La pittura di Bosch diviene quindi una fonte sterminata e visionaria di citazioni, rimandi simbolici (i concetti di simmetria), iconografici, letterari (Dante), filosofici (Platone, Cartesio), di rara complessità e ricchezza che il regista evoca, filtra, descrive, ermeticamente, attraverso uno sguardo o, esplicitamente, attraverso i corpi dei protagonisti (le mimetiche raffigurazioni dell'uovo in equilibrio, dei corpi nella valigia, le note sul corpo di Chris).
Inquadratura dopo inquadratura, tuttavia, diventa davvero arduo per lo spettatore seguire il magma di allusioni, riferimenti e i diversi livelli di significato che si intrecciano nel film.
Una complessità che, pur testimoniando una capacità di sintesi visiva e una cultura artistica e letteraria eccezionale (con riferimenti al cinema di Peter Greenaway, che ne Lo zoo di Venere, realizza la messinscena di L'arte della pittura di Johannes Vermeer), a tratti pare lasciarsi andare ad un autocompiacimento che finisce per sovraccaricare il film di concetti e nozioni (che ne dilatano la dimensione spazio-temporale), riducendo la storia e i suoi protagonisti ad un pretesto per sperimentare più suggestioni possibili, attraverso una raffigurazione (che presuppone quindi una lettura) iconografica, costruita su più livelli di significato, su continui rimandi simbolici.
Un "effetto quadro" esplicitato dal continuo scambio e identificazione di ruoli e prospettive fra cineasta e pittore, inquadratura e quadro, obiettivo e mira, e che pone in primo piano il tema dello "sguardo", cardine di molte opere cinematografiche sulla visione, dall'occhio bunueliano di Un chien andalou a L'occhio che uccide di Michael Powell.
Da questo approccio intellettuale deriva l'inevitabile sensazione di freddo distacco che permea il film, una mancanza di coinvolgimento emotivo che ci fa assistere impotenti e quasi indifferenti alla lenta autodistruzione della protagonista (smembrata nelle componenti chimiche del suo corpo), al suo disfacimento fisico (che ricorda la lacerazione del protagonista di Morte a Venezia di Visconti), e alla sofferenza di Chris costretto a rivivere la loro storia e a sopravvivere all'ultimo, estremo, iterato tentativo di rewind sull'attimo che precede l'ingresso del dottore, in cui nel bianco più assoluto di una sala d'ospedale, il terrificante cigolare di una porta che si spalanca gli rivela la fine della vita, della passione, del film, ma anche l'eternità di un amore sublimato dal cinema.

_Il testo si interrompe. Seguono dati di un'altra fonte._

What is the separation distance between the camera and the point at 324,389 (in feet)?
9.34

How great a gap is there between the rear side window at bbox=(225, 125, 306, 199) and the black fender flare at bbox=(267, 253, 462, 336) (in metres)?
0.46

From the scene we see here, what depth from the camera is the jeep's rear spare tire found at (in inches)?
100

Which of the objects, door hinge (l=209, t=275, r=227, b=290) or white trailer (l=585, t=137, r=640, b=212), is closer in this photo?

Ma quello di Lech Majewski è soprattutto un approccio asciutto, fin troppo rigoroso, dove più di tutto parlano le superfici, i vuoti e i silenzi, in cui l'autore conduce un processo di severa astrazione, di nuda fissazione, depurando il film da facili sentimentalismi e da visioni convenzionali per mettere in campo la quotidianità, la normalità, con una camera a mano, un occhio analitico, che segue il suo soggetto fino all'ossessione, fino alla morte, in quella zona franca di libertà e piacere, splendida metafora del cinema, che è il giardino delle delizie.